On ground that's fairly flat and fairly even the hand truck does pretty good. I even built a small box and used U bolts to attache it to a 700 lb HF hand cart. I used that for 2 years to bring wood in from my wood pile in the back yard, up to 100 yards away. It worked better when attached to my ATV because I didn't have to pull it by hand LOL. Having said that, on any kind of incline, it could easily tip. Pulling it by had actually allowed me to "feel" when it wanted to tip a lot better. I would put about 8 or 10 pcs of firewood on it, and run a ratchet strap from the axle, under the bottom plate, then up to the top to hold the rounds on before I built the box. My rounds were 24" long and anywhere from 3" to 10" in across with most of them being in the 6~9" range. For shorter rounds, and not as many, it would probably be able to handle the uneven ground a little better. For pulling it through the woods, you might want to get some bigger tires for it. It would be even better if you could put a new, wider axle on it. You could use some old galv pipe for spacers. The nice thing about the hand truck is when you have to go across a small limb, you can pull it up and over pretty easy. I wouldn't give $50 for one to do this with, but then again I only gave $35 for mine when it was new, and I bought it for other purposes. 

As far as the 4 wheeled garden carts from TSC, Northern, and HF, I hate them. I bought the 1,000 lb model from HF. Let me first say that it won't hold 1,000 lbs. I bought mine specifically for hauling firewood in from out back. It failed the first time. I put about 800 lbs of firewood on it, and as soon as I turned the wheels to make a turn, the front supports collapsed and I lost the load. I've since bent everything back into place, and welded in extra supports. It works now, but I don't use it much. As far as pulling it by hand, I wouldn't recommend doing that in the woods. The wheels are not big enough to easily go over any obstacles of any size.
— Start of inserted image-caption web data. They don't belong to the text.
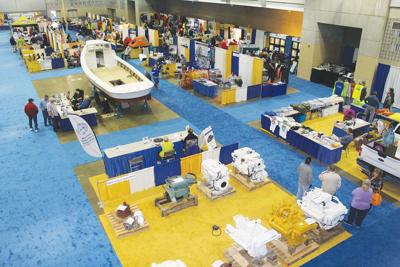 Expo to highlight aquaculture, new equipment, gear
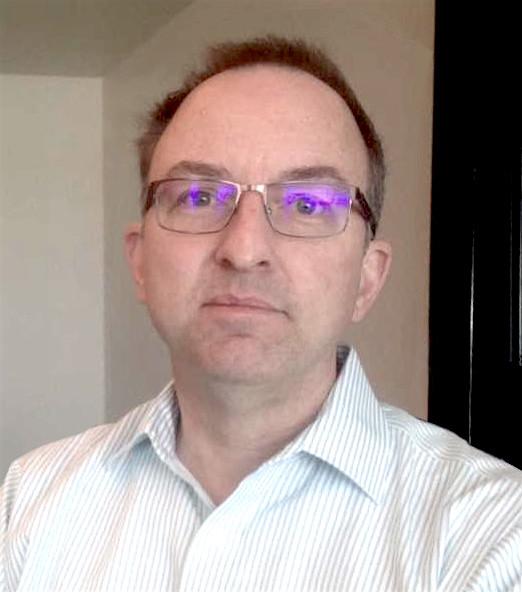 Mark Jessen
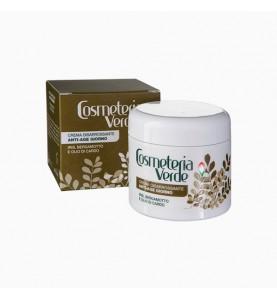 Cosmeteria Verde Crema Disarrossante Anti-Age Giorno / Дневной крем Anti-Age против покраснений и купероза, 50 мл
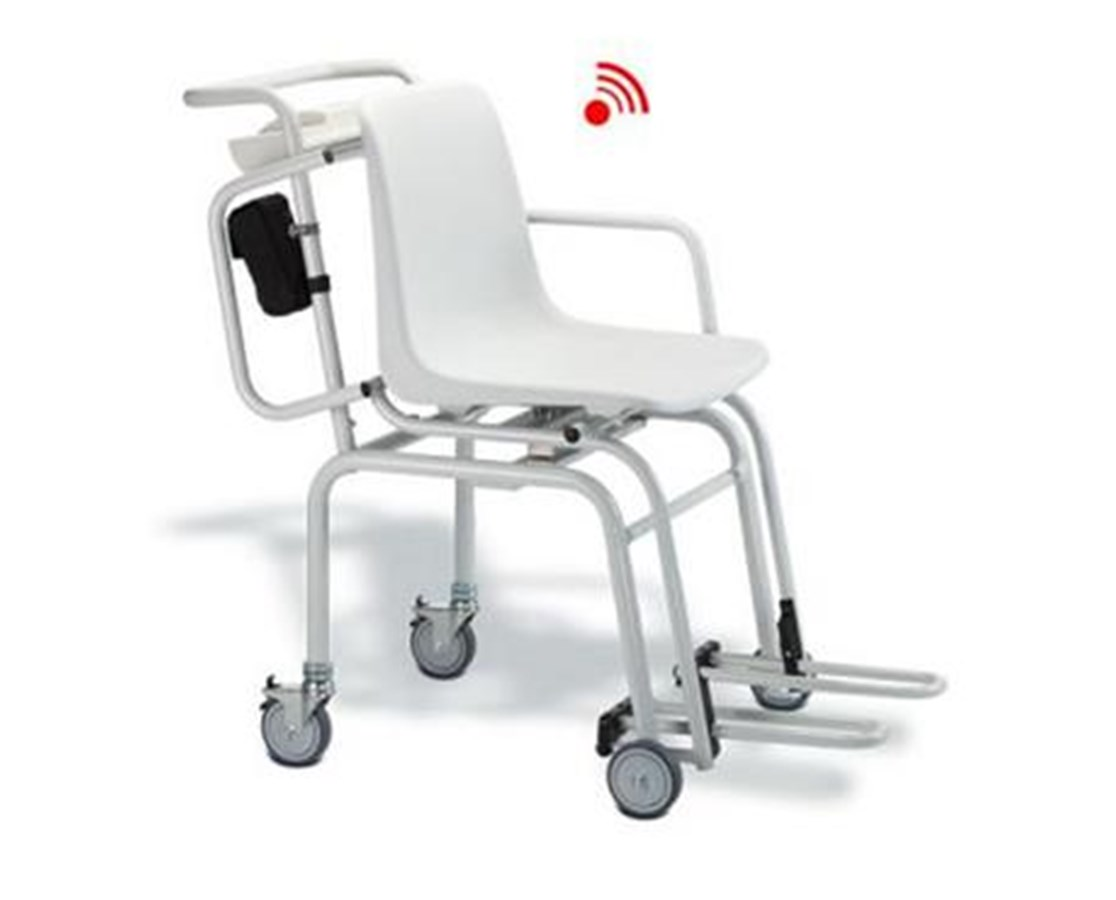 954 Digital Chair Scale with Wireless Transmission SECA9541309803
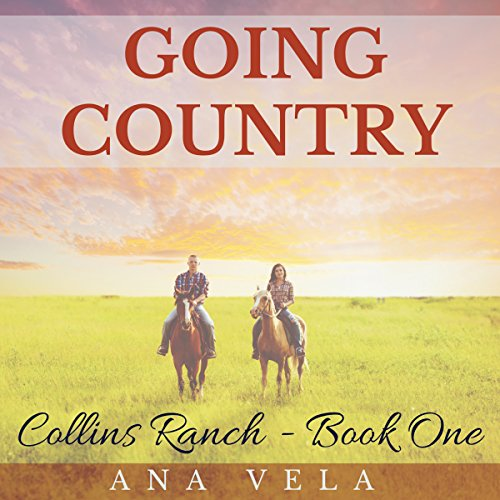 Going Country audiobook cover art
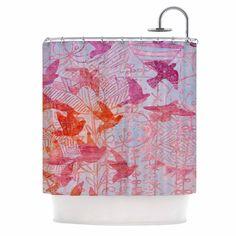 """Marianna Tankelevich """"Bird's Dream"""" Lavendar Pink Shower Curtain"""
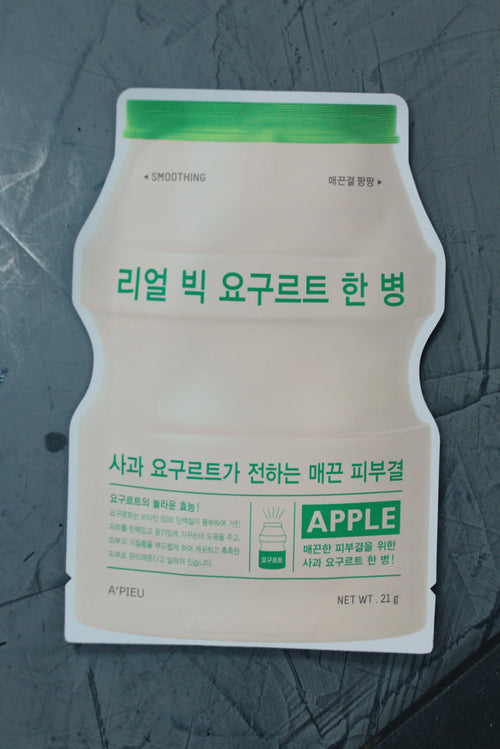A'PIEU Real Big Yogurt One-Bottle Apple Mask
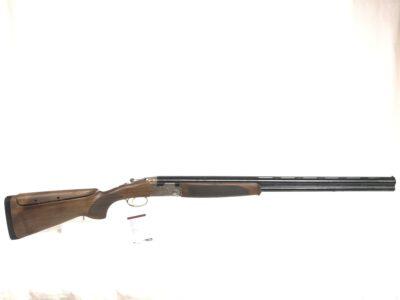 Beretta 686 spoeritng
Unlike a hand truck that you can lift up and over, the cart has to be pulled across. You can lift the front axle a little bit, but not like you can a hand truck, and your out of luck completely on the rear axle. On flat even ground it works okay, but not noticeably better than my hand truck with my box attached to it. All in all it was a waste of $100. I would have been better off putting that $100 towards a small trailer, which is what I ended up getting to use with the ATV. 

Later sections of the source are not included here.